Situações como as vividas afetam a todos. Às empresas, às famílias… Põem em evidência as carências. Na Espanha temos uma taxa significativamente inferior à média europeia em psiquiatras e psicólogos clínicos, e chega a 400% no caso dos enfermeiros. É fundamental ter boas equipes de atenção de saúde mental que integrem diferentes profissionais (psicólogos, psiquiatras, enfermeiros e trabalhadores sociais). Para muitas patologias a primeira indicação, sobretudo na população juvenil, é uma boa intervenção psico-terapêutica que identifique os casos mais graves, crônicos e aqueles em que é necessário usar psico-fármacos.
A primeira indicação de um transtorno depressivo leve em um adolescente é uma psicoterapia cognitiva-comportamental que supõe uma hora de atenção por semana, durante 16 a 18 semanas. Isso o sistema público espanhol não pode dar. Não há psicólogos suficientes para dar aquilo que sabemos que é o melhor, porque tem maior eficácia e um maior benefício, e um menor custo e menores efeitos secundários. Produz pena e frustração que o sistema não esteja preparado para responder ao que sabemos que seria ideal.
A quais sinais devemos estar especialmente vigilantes?
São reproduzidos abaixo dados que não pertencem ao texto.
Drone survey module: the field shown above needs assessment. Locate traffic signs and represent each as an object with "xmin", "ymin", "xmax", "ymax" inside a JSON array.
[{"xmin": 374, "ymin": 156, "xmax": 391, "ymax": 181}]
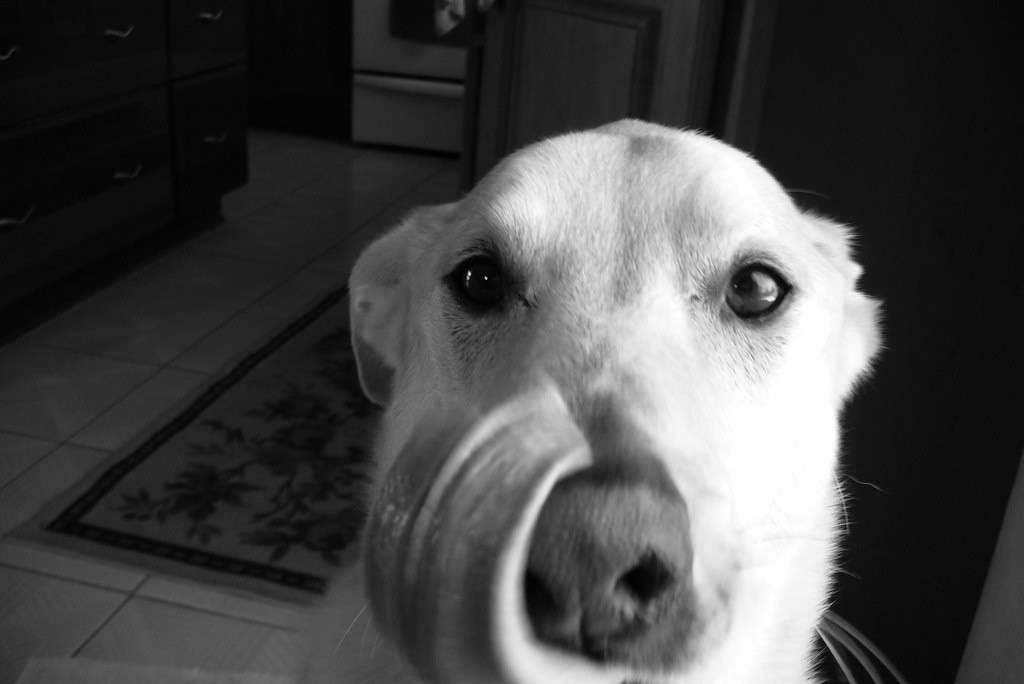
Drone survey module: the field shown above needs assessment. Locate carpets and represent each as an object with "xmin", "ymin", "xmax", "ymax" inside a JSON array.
[{"xmin": 0, "ymin": 277, "xmax": 384, "ymax": 610}]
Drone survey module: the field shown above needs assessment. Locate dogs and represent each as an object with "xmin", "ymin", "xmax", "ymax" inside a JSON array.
[{"xmin": 284, "ymin": 116, "xmax": 886, "ymax": 683}]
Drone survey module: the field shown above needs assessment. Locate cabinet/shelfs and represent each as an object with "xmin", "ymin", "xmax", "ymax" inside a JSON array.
[
  {"xmin": 0, "ymin": 0, "xmax": 178, "ymax": 347},
  {"xmin": 164, "ymin": 0, "xmax": 247, "ymax": 248}
]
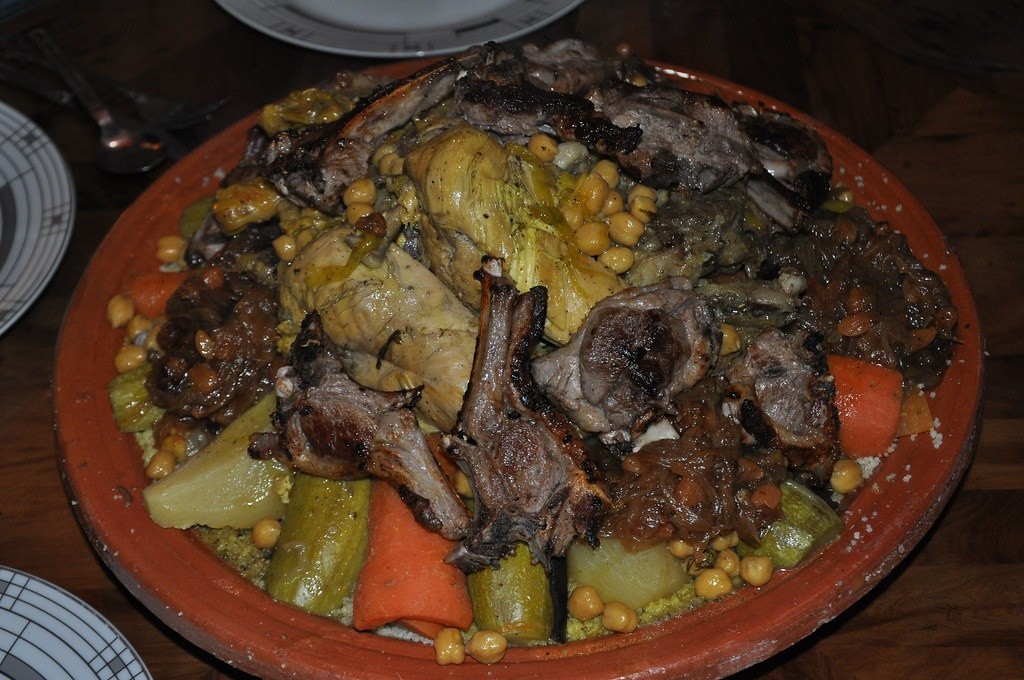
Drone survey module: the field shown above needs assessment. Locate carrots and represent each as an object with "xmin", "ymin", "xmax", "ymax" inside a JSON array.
[
  {"xmin": 822, "ymin": 351, "xmax": 904, "ymax": 460},
  {"xmin": 354, "ymin": 432, "xmax": 475, "ymax": 640},
  {"xmin": 131, "ymin": 264, "xmax": 223, "ymax": 317}
]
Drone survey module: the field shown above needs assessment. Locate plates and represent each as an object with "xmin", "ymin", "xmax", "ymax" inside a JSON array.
[
  {"xmin": 214, "ymin": 0, "xmax": 584, "ymax": 59},
  {"xmin": 0, "ymin": 100, "xmax": 76, "ymax": 337},
  {"xmin": 0, "ymin": 565, "xmax": 154, "ymax": 680}
]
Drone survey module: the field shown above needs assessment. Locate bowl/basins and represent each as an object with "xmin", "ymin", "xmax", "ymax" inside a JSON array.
[{"xmin": 51, "ymin": 52, "xmax": 988, "ymax": 680}]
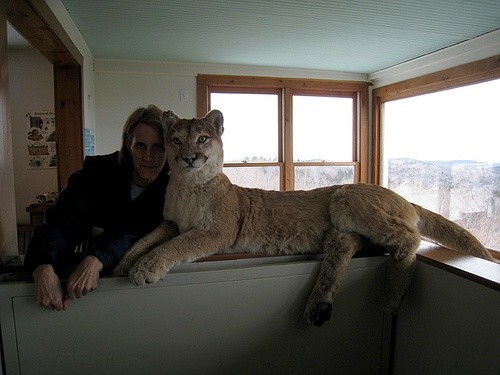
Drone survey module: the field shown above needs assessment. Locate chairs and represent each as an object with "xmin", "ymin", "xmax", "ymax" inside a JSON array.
[{"xmin": 17, "ymin": 224, "xmax": 34, "ymax": 255}]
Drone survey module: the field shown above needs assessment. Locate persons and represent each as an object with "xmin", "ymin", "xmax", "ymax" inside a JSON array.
[{"xmin": 23, "ymin": 104, "xmax": 171, "ymax": 311}]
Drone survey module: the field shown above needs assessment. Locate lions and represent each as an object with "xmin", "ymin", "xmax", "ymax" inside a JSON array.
[{"xmin": 112, "ymin": 109, "xmax": 496, "ymax": 328}]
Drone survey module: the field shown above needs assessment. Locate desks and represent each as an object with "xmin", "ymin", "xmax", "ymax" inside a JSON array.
[{"xmin": 26, "ymin": 204, "xmax": 53, "ymax": 227}]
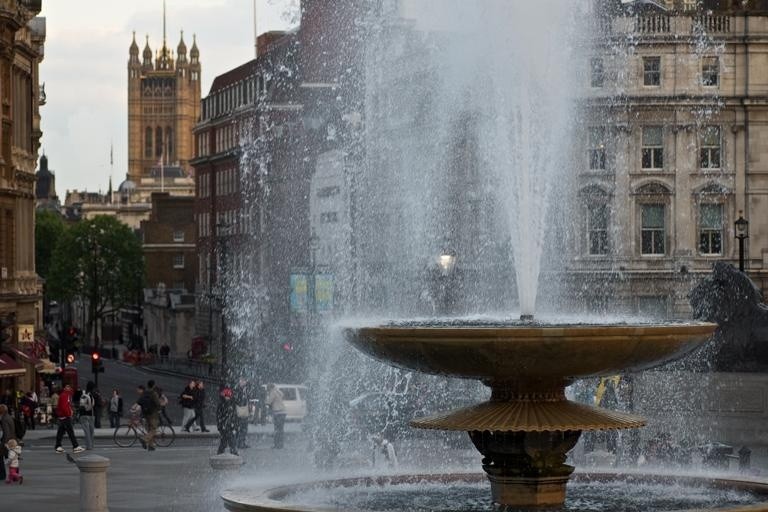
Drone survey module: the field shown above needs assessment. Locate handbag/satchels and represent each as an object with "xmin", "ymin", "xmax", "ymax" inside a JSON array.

Não devemos “psiquiatrizar” a natureza humana, nem experiências vitais como as que estamos vivendo. Eu, como profissional, me preocupo se alguém não o faz diante do que está acontecendo. É normal ter uma noite ruim pela incerteza, ansiedade ou que nos venham à cabeça pensamentos sobre o futuro que não sejam otimistas. É esperado que estejamos tristes se morre um familiar. O sinal de alarme que deve fazer com que uma pessoa diga: cuidado, está ficando fora de controle, é o momento em que toda essa sintomatologia esperada afeta sua vida em aspectos importantes como não poder trabalhar, não desfrutar de sua família ou não ter vida social. Essas são linhas vermelhas nas que o funcionamento de uma pessoa, do ponto de vista clínico, se viu alterado. Aí é quando estamos diante do começo ou temos um transtorno mental.
Se ouvimos um colega, amigo ou familiar falar de suicídio, da ação ou de que não vale a pena viver, é fundamental que não banalizemos o assunto e nem o interpretemos de forma jocosa. Do total das pessoas que se suicidam, 50% delas tinha falado previamente com alguém. Quando alguém fala disto é preciso tentar que receba a ajuda que necessita e acuda aos serviços de saúde mental.